Hace tiempo, durante la gestión de una exposición de Gilda Roel, quien había tomado fotografías de personajes mexicanos, me encontré con un texto de Carlos Monsiváis que todavía resuena en mi mente: “¿Quién es el propietario de un rostro? En el caso de quienes cumplen un desempeño público (en la política, las artes, la vida intelectual y la literatura) los propietarios son, a fin de cuentas, sus espectadores, los ciudadanos, los oyentes, los lectores, los que sienten y/o resienten sus actos y sus obras”.
Nada más cierto: los seres humanos nos pasamos la vida deseando parecernos a alguien. Para lograr la penetración de la mirada de un actor, usamos maquillaje que resalte la forma de las cejas y su color; alargamos y endurecemos las pestañas, empleamos matices oscuros en los párpados para dar la impresión de que la piel se hunde y los ojos tienen más brillo, es decir, que somos más jóvenes que lo que dicen nuestros documentos de identidad. Los viejos tienen los párpados cóncavos, el cristalino opaco, las ojeras pronunciadas. Un toque de corrector en crema tiende a disminuir ese signo de la edad, y a medida que pasa la vida lo usamos con mayor intensidad, como si realmente recuperáramos la juventud al extender sobre nuestro cutis la base, la sombra y el lápiz que dibuja la boca.
Cuando adolescentes, fijamos nuestra atención en el rostro de un escritor o científico cuya obra tiene especial significado en nuestra carrera. Luego buscamos parecernos a él. Puede ser una serie de actos sutiles, imperceptibles: la emulación se manifiesta frente al mostrador de la óptica, buscando el armazón de los lentes que nos definan como el autor o investigador que deseamos ser. Los guerrilleros de café se dejan la melena del Che buscando trascender como Ernesto Guevara; los galanes de barrio de hace medio siglo se recortaban el bigote como Pedro Infante y Jorge Negrete.
María Félix enseñó a una generación entera a caminar con decisión, hablar con fuerza y levantar una ceja mientras miraba con fijeza al otro, que en muchos casos se convertía en adversario, porque la señora interpretó en el cine a Doña Bárbara, de Rómulo Gallegos, y se quedó para siempre con su personaje. Cuando la conocí, en la exposición de retratos de Antoine Tzapoff, la diva de la época de oro se aferraba a los últimos restos de una época gloriosa, cuando hacía llorar a Agustín Lara frente a los marfiles de su piano. Yo la sentí en verdad insoportable.
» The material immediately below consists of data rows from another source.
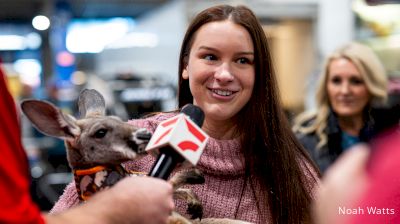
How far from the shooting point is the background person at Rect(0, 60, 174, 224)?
98cm

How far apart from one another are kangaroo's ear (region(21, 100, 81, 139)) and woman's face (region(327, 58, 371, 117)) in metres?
2.05

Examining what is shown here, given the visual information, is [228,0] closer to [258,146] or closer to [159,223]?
[258,146]

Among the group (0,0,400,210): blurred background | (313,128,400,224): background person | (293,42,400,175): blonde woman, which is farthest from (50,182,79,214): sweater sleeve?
(293,42,400,175): blonde woman

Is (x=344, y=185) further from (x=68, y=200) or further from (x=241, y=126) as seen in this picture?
(x=241, y=126)

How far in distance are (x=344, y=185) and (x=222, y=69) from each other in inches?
35.1

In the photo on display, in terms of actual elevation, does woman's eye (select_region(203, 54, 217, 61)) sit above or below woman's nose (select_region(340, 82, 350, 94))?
above

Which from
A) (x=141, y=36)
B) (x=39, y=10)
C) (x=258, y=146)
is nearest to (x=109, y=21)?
(x=39, y=10)

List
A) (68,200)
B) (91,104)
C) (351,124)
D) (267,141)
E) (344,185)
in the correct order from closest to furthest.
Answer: (344,185), (91,104), (68,200), (267,141), (351,124)

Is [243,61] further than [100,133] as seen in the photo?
Yes

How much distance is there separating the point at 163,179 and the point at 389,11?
436 cm

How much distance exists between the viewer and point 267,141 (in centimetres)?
183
Los amantes del cine contemplan por horas las caras de las actrices más bellas, y no les perdonan cuando su expresión se altera con una cirugía no afortunada. Hay polémicas intensas sobre la transformación de artistas que han llenado nuestros vacíos con sus actuaciones, encarnando a personas que no existen pero que nos enseñan a enfrentar el infortunio, el dolor y la muerte. También son nuestros maestros en el arte de gozar, amar, viajar y crear.
Ellos, los famosos, también envejecen. Sus rostros dan cuenta de los años. Brigitte Bardot, de 82 años, el símbolo sexual de la mitad del siglo XX, todavía tiene seguidores que suspiran por la imposibilidad de haber conservado aquel rostro bellísimo de la francesa. Sus contemporáneas Ingrid Bergman y Marilyn Monroe siguen siendo hermosas porque están muertas: su rostro quedará para siempre como se mostraba en las fotografías y películas.
En otro párrafo del ensayo de Monsiváis, dedicado a Rogelio Naranjo, dice: “A partir de los treinta años toda persona es responsable de su rostro”. Nacemos con las características físicas que nos dieron nuestros padres y su carga genética. Digamos que Dios nos regala las facciones que tenemos de bebés. Después, al llegar a la madurez, cada quien define sus expresiones: el ceño fruncido, las arrugas que se despliegan de las comisuras de los labios, la sonrisa, todos estos movimientos de los músculos faciales acusan lo que sentimos en lo profundo. Son los transmisores del resentimiento, el rencor, los dolores que se van acumulando en las zonas oscuras. También, por fortuna, hay rostros que trasmiten paz, ojos llenos de luz, mejillas que se antoja besar.
“Un hombre se propone la tarea de dibujar el mundo. A lo largo de los años puebla un espacio con imágenes de provincias, de reinos, de montañas, de bahías, de naves, de islas, de peces, de habitaciones, de instrumentos, de caballos y de personas. Poco antes de morir, descubre que ese paciente laberinto de líneas traza la imagen de su cara”.
Jorge Luis Borges, epílogo de El Hacedor.